_What the task requires_: Transcribe verbatim the lines of the records starting at the line containing "The image presented" and ending at the line containing "1923 inches", both included.
· · · ·
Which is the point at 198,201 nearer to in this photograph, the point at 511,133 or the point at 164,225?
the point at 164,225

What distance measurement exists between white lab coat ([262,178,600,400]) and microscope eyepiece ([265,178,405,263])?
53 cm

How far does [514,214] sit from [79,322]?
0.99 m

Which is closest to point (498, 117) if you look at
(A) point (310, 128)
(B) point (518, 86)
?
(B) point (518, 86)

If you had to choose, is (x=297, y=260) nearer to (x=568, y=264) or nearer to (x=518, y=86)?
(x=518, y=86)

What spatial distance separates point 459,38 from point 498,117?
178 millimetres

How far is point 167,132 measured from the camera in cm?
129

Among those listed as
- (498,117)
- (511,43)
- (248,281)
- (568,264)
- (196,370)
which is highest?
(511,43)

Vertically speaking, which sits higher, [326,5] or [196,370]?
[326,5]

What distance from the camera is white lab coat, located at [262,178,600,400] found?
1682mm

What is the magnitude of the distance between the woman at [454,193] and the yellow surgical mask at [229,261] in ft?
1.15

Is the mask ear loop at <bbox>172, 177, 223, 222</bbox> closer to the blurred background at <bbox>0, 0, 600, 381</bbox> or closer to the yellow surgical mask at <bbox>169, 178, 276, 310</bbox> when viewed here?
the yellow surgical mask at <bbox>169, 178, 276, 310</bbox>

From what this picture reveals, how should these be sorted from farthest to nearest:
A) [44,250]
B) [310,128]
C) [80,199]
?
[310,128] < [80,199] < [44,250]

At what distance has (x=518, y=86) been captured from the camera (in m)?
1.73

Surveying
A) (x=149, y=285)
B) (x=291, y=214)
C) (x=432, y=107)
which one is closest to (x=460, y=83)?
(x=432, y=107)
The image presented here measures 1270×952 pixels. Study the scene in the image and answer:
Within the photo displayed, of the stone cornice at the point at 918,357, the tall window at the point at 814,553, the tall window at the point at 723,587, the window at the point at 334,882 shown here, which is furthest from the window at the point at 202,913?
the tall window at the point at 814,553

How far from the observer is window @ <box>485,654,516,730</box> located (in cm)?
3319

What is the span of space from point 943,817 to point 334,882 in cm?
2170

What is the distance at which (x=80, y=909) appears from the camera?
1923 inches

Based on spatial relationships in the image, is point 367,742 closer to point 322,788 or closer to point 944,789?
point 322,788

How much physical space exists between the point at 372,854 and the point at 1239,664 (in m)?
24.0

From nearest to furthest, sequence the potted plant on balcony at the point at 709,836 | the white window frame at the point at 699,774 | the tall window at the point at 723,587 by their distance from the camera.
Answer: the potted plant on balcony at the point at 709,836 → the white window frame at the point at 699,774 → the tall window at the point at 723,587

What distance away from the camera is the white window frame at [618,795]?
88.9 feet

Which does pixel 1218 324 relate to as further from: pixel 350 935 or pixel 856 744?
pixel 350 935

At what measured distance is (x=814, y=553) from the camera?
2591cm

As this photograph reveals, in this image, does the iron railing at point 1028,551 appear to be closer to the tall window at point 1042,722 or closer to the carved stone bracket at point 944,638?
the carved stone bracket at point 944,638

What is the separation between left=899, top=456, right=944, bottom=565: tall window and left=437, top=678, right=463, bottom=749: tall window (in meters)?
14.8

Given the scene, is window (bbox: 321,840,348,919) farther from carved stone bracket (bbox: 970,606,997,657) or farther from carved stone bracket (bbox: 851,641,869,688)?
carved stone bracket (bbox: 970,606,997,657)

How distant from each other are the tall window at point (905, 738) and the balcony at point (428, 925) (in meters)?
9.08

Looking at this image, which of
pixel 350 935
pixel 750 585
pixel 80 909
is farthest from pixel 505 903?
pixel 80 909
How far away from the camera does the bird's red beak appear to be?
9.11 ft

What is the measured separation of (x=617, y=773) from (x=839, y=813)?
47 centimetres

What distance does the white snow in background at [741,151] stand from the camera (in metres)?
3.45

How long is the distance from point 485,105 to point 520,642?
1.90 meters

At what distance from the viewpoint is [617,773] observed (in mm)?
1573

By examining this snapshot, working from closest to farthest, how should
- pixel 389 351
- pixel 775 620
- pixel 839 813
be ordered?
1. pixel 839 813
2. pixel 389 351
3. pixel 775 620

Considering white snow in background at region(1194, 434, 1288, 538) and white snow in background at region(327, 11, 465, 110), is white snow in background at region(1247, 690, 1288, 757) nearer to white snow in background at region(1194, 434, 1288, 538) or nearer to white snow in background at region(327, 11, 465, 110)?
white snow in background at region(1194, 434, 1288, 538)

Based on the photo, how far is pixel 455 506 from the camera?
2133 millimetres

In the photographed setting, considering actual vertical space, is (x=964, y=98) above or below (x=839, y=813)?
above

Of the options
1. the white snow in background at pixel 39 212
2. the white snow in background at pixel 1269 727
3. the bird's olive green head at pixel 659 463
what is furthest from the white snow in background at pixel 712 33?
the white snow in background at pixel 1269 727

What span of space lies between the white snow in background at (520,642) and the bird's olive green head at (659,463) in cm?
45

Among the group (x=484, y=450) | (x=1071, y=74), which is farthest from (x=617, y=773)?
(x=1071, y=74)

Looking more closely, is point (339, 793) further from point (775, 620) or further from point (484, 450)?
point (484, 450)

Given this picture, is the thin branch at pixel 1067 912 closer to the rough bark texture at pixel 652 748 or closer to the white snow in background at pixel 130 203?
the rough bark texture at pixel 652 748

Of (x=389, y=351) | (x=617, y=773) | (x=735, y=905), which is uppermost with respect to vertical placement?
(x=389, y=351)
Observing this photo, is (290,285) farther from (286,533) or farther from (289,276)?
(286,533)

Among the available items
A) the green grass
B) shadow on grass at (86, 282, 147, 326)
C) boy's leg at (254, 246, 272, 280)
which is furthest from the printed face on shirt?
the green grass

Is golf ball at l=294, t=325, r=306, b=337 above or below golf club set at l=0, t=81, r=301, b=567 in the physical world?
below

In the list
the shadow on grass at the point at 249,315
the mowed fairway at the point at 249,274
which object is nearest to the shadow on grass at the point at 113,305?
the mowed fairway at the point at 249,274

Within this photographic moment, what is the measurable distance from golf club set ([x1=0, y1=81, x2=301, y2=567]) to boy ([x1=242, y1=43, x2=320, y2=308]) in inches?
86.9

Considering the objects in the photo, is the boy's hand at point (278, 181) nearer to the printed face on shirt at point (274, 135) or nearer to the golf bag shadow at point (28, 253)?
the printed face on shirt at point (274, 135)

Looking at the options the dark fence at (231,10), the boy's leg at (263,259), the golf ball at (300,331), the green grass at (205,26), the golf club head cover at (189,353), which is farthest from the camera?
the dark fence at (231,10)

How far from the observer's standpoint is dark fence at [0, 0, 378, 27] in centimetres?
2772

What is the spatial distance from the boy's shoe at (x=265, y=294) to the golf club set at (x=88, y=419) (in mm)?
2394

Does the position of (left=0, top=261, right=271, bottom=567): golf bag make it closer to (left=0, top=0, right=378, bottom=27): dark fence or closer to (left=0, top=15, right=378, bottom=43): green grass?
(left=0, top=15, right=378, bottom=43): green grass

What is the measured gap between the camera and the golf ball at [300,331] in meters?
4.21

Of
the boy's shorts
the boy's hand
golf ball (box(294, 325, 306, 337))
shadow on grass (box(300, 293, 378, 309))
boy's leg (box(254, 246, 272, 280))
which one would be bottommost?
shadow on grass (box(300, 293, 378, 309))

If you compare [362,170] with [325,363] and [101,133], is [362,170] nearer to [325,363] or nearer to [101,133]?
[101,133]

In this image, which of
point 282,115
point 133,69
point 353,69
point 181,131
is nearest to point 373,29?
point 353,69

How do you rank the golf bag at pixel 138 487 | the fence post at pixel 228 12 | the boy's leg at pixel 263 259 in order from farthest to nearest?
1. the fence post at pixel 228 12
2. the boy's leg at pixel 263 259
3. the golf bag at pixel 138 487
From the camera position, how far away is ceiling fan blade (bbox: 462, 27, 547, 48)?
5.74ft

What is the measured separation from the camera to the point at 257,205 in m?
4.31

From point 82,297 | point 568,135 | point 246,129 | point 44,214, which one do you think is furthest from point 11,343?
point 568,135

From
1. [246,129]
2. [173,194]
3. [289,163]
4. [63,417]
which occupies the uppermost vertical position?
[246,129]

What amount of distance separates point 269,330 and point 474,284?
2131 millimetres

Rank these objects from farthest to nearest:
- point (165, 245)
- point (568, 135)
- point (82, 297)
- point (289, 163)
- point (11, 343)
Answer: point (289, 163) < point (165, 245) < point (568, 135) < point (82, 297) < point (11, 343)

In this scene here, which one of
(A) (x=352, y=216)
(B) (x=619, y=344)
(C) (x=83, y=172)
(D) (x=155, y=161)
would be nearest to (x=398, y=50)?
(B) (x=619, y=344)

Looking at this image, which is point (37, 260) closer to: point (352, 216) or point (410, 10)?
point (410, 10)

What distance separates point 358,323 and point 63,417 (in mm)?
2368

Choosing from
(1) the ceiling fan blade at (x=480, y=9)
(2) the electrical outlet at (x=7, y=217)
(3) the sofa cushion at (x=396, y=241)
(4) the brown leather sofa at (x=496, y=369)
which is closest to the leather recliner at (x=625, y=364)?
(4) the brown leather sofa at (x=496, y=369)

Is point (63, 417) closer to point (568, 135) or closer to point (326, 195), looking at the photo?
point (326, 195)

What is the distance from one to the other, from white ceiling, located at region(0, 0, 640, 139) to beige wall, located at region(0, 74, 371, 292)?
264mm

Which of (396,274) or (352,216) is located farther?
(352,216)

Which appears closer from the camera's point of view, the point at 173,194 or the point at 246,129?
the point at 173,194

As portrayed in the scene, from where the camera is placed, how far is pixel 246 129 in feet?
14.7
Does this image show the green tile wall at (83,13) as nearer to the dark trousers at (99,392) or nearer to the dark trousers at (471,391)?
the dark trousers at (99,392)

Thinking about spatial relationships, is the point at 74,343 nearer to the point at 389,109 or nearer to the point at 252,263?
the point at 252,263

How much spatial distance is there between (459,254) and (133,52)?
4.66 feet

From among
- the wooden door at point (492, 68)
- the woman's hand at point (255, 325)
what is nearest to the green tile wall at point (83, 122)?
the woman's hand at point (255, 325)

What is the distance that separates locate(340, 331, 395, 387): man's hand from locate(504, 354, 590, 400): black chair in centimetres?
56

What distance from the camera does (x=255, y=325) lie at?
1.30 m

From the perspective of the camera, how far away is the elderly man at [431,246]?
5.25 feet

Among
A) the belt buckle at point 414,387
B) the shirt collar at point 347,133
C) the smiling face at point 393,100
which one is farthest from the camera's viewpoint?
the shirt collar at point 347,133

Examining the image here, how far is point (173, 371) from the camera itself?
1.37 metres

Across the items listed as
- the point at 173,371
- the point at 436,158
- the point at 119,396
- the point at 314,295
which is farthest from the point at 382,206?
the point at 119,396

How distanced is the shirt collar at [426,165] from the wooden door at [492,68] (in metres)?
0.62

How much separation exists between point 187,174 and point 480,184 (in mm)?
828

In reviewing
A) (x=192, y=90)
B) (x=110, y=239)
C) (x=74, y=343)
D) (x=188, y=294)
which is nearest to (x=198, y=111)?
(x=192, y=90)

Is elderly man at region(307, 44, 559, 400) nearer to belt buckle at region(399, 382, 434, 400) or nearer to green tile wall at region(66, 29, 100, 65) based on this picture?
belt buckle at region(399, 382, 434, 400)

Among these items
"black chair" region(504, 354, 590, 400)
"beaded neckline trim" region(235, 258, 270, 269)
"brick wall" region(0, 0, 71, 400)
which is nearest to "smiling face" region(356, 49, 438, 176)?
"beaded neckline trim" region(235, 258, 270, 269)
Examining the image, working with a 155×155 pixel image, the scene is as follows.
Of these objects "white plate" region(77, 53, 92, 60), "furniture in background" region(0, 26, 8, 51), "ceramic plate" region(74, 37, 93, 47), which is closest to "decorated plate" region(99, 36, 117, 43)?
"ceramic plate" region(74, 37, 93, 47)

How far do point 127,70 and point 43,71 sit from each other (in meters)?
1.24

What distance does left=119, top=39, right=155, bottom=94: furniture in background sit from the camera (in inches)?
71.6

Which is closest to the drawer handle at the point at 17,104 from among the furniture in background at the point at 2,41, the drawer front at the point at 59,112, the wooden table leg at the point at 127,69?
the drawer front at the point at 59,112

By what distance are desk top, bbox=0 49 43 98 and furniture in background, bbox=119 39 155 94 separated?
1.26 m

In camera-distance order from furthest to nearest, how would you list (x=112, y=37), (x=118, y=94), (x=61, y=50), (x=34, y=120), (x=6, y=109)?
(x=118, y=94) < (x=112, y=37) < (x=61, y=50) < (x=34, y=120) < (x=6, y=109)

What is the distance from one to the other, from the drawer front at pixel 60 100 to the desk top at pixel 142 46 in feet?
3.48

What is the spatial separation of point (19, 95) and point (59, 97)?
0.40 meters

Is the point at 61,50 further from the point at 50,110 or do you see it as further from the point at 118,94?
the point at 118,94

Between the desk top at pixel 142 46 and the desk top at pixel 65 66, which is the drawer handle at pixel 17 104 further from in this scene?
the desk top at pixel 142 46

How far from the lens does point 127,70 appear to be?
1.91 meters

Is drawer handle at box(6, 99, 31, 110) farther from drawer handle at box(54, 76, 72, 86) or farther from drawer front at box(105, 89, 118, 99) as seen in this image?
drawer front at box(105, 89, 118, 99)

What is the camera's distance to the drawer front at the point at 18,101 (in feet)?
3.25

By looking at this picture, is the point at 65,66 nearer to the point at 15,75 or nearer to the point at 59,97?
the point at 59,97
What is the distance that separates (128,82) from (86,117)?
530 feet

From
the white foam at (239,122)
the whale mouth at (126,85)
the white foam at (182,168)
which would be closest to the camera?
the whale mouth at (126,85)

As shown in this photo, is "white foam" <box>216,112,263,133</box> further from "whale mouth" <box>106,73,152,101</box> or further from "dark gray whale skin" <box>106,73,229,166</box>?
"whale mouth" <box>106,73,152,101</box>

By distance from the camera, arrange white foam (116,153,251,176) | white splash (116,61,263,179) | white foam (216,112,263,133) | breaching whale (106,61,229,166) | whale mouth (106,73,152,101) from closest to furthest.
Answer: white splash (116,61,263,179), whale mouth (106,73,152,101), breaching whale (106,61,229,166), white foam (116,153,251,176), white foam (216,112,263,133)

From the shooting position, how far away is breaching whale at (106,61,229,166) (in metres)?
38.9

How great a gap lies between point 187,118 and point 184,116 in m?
· · · ·
_Exercise answer_:
The image presented here measures 1270×952 pixels. Study the scene in the image and answer:
Within the photo displayed, of the stone cornice at the point at 918,357, the tall window at the point at 814,553, the tall window at the point at 723,587, the window at the point at 334,882 shown here, which is furthest from the window at the point at 202,913?
the tall window at the point at 814,553

How far from the observer is window @ <box>485,654,516,730</box> located (in cm)?
3319

What is the span of space from point 943,817 to point 334,882 in cm?
2170

What is the distance at which (x=80, y=909) appears from the camera?
1923 inches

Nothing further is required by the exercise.